● **Stated task**
Count the lines below that contain the word "nearer", and give only that number.

● **Data supplied**
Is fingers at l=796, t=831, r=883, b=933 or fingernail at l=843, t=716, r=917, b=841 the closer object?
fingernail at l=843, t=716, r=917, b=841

...

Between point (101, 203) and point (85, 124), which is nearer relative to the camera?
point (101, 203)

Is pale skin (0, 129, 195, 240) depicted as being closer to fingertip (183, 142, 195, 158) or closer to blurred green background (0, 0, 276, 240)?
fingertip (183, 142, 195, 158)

--

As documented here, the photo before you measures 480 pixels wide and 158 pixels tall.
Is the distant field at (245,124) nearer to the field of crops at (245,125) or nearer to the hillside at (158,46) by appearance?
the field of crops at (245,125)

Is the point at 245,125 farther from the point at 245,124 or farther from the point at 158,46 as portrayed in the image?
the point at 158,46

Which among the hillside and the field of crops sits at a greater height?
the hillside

● **Full answer**
2